Dichas escenas, más propias de otros países, e incluso, de otros lugares, hacen un flaco favor al estamento policial. Pero menos aún a quienes les mandan, los mismos que, de empezar apoyando tal somanta de hostias, han pasado a dejar a los agentes, literalmente, con el culo al aire. Y es que una imagen vale más que mil palabras, amiguetes. Entiendo que haya que tomar precauciones ante una manifestación no autorizada; comprendo incluso que debe de ser muy complicado aguantar el tipo cuando tienes en frente a toda una chavalería envalentonada mandándole recuerdos a tu familia, pero también opino que el aguantar improperios y actuar sin extralimitarse va en la placa. Y en el sueldo. Que yo sepa, a la policía española no le pagan por pegar porrazos ni abusar de gente desarmada; una cosa es frenar el avance de la turba y otra cargar contra ella como si fueran las tropas de Bin Laden.
En las imágenes que todos hemos tenido el disgusto de ver pudimos comprobar, para nuestra desazón, que allí, el que no zurraba era porque no llevaba pistola. Había gente vociferando al viento su intención de mantener una actitud pacífica y agentes golpeándoles como si fueran alfombras al sol. El calificativo vergonzoso se queda corto... y antiguo.

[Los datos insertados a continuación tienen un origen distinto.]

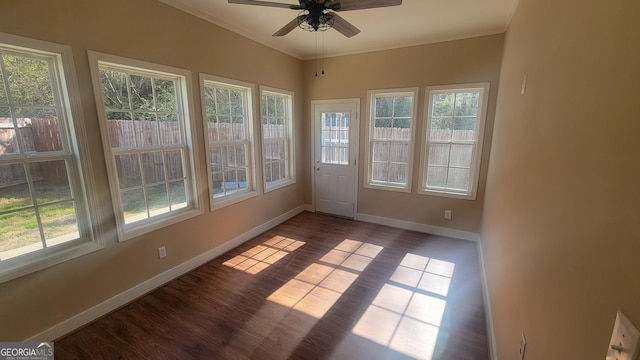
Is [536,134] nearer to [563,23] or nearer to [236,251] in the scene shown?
[563,23]

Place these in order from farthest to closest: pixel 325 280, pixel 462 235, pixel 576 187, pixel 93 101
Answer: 1. pixel 462 235
2. pixel 325 280
3. pixel 93 101
4. pixel 576 187

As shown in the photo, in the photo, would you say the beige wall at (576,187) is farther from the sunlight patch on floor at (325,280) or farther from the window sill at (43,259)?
the window sill at (43,259)

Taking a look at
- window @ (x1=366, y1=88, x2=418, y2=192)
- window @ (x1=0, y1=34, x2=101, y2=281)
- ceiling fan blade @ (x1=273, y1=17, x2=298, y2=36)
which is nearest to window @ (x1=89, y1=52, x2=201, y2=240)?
window @ (x1=0, y1=34, x2=101, y2=281)

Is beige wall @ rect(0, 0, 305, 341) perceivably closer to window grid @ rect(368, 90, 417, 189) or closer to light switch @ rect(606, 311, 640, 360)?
window grid @ rect(368, 90, 417, 189)

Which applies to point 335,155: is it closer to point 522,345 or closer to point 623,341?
point 522,345

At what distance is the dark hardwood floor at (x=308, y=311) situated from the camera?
1.92m

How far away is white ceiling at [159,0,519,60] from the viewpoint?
102 inches

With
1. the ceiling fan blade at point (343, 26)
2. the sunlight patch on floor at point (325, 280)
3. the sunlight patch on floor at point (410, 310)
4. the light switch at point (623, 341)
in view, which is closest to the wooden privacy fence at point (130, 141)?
the sunlight patch on floor at point (325, 280)

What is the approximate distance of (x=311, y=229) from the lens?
4152 mm

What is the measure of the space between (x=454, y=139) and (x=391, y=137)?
2.94 feet

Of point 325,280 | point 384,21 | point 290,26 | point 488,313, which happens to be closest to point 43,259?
point 325,280

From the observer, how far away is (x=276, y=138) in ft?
13.9

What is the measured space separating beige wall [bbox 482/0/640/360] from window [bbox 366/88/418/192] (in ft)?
7.22

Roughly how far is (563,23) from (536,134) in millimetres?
527
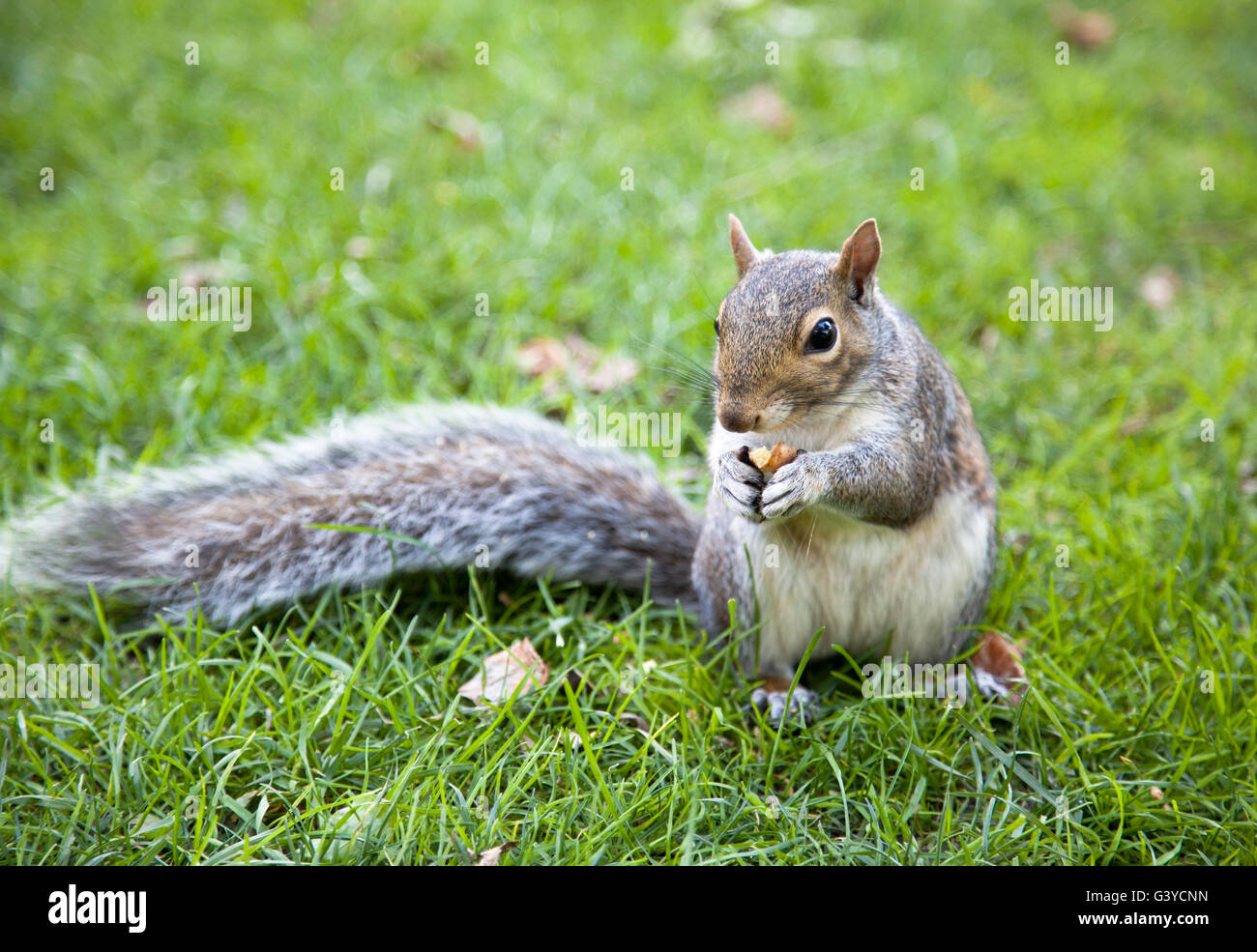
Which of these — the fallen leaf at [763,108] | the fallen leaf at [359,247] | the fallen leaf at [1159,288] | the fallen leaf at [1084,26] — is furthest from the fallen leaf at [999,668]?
the fallen leaf at [1084,26]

Al igual que ocurrió con el desalojo de la Plaça de Catalunya (otro episodio de Los hombres de Harrelson en el lado oscuro de la fuerza), semejante movida ha tenido como consecuencia que hoy todos nos sintamos un poco estudiantes del Lluis Vives, o, en su defecto, parte de sus familias. Esta tarde ha habido concentraciones de repulsa y, probablemente, vendrán más. A todo esto, el gobierno mira para otro lado, porque el parapeto ése que se han puesto Rajoy y sus minimoys de "esperamos movilizaciones, pero nos tocan un pie" les sirven tanto para un roto como para un descosido.
Es indecente ejercer la violencia sobre gente indefensa que encima sale a la calle para enarbolar quejas del todo legítimas. Del mismo modo que sería un delito que cualquiera de los estudiantes se hubiera liado a mamporros con un agente, creo que la justicia también se aplica a la inversa. Y muy mal deben de ir las cosas si nuestra forma estrella de resolver los problemas acaba a palos. No son maneras, sobre todo cuando la historia nos dice que el gobierno hace muy mal negocio permitiendo que el pueblo defienda sus intereses por las bravas sin bajarse de la poltrona a dialogar. Mal negocio, insisto, para los que mandan pero, en ocasiones, el único recurso al alcance de quienes ya estamos demasiado acostumbrados a perder.
En fin, que a lo mejor tenía razón aquel señor con sotana de Cuenca diciendo que los más jóvenes van camino de la perdición viendo tanta tele. Estoy de acuerdo. Casi mejor que lean y estudien un poco de historia. Yo les recomendaría la de Latinoamérica en el XIX. Acción y reacción todo en uno. Que aproveche.